Ralph Eliot Howe III

Personal information
- Born: May 12, 1941 (age 85)
- Education: Yale University
- Relative: Sam Howe (older brother)

Sport
- Country: United States
- Sport: Hardball squash
- Titles: U.S. National Junior Champion (1960); Intercollegiate Champion (1962, 1963); U.S. National Singles Champion (1964); U.S. National Doubles Champion (6×, 1965–1976); United States Open Champion (1967)

= Ralph Howe =

American squash player (born 1941)

Ralph Eliot Howe III (born 12 May 1941) is an American hardball squash player. He was one of the leading squash players in the United States in the 1960s and 1970s.

== Early life and education ==
Howe won the US national junior title in 1960. He then went on to win the intercollegiate title in 1962 and 1963 while at Yale University.

== Career ==
In 1964, Howe beat three former national champions on his way to winning the US national singles title. Howe also won the US national doubles title six times between 1965 and 1976.

In 1968, he and Diehl Mateer made it to the finals in the US squash national doubles championships, but were defeated there by 23-year-old Victor Niederhoffer and 49-year-old Victor Elmaleh, who were playing together for the first time in the national championship.

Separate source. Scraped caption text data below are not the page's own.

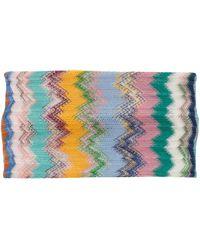 Missoni Missoni Zig-zag Patterned Hairband - Multicolor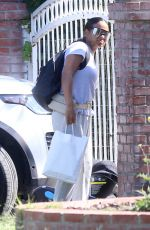 CHRISTINA MILIAN Out and About in Los Angeles 05/28/2020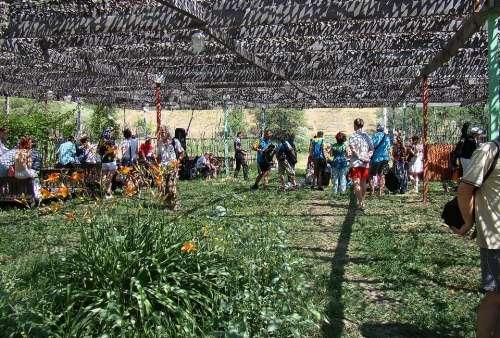 Canopy Net Summer Sun Shadow People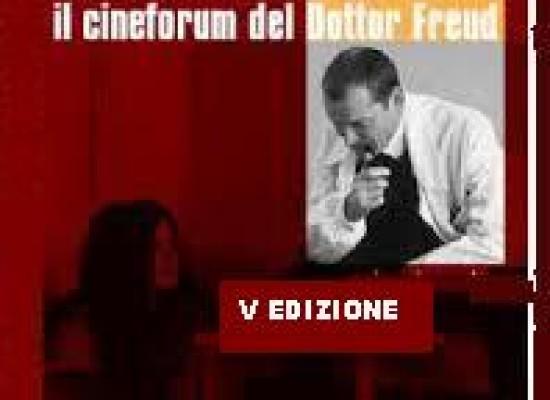 Cinque film invisibili nell'ex Asilo Filangiari, ritorna cineforum dottor Freud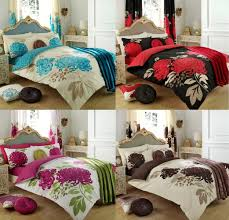 Flannelette Single Duvet Cover Polar Bear Brushed Cotton Flannelette Printed Duvet Cover Bedding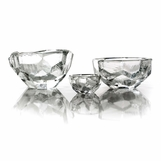 Lingo Glass Bowls | Clear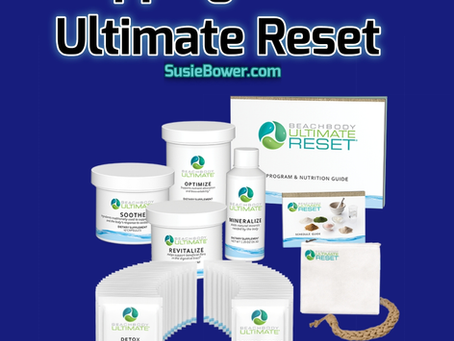 Prepping for Ultimate Reset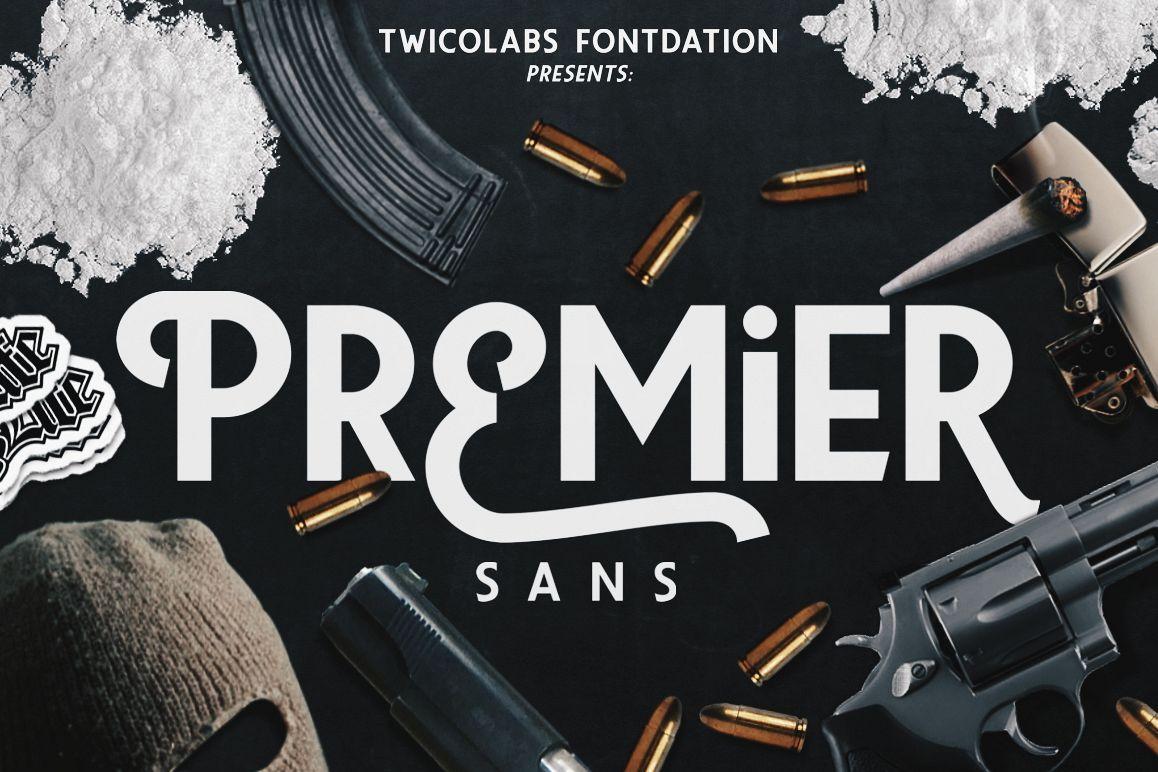 Premier Sans example image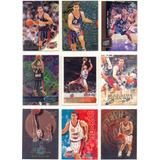 Combo 9 Barajitas Matt Maloney # 1 Basketball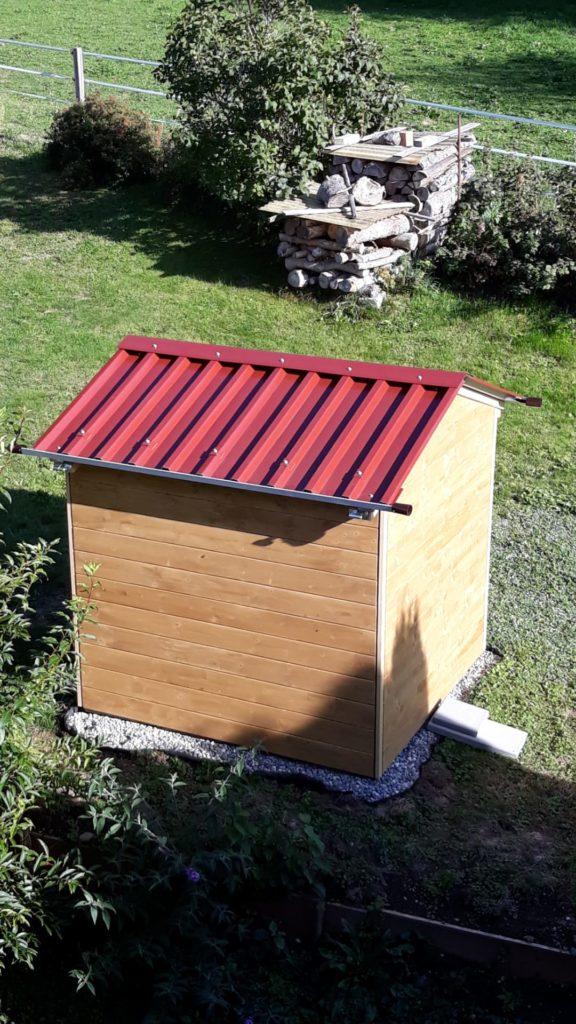 Holz Ueli observatorium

=== United States Open 1967 ===
In 1967, Howe won the United States Open. He defeated three-time defending-champion Mo Khan in the semi-finals, before going on to beat his older brother Sam Howe in the final, to become one of only four amateurs ever to win the most prestigious open tournament on the North American continent.

== Honors ==
Howe was inducted into the United States Squash Racquets Association Hall of Fame in 2002.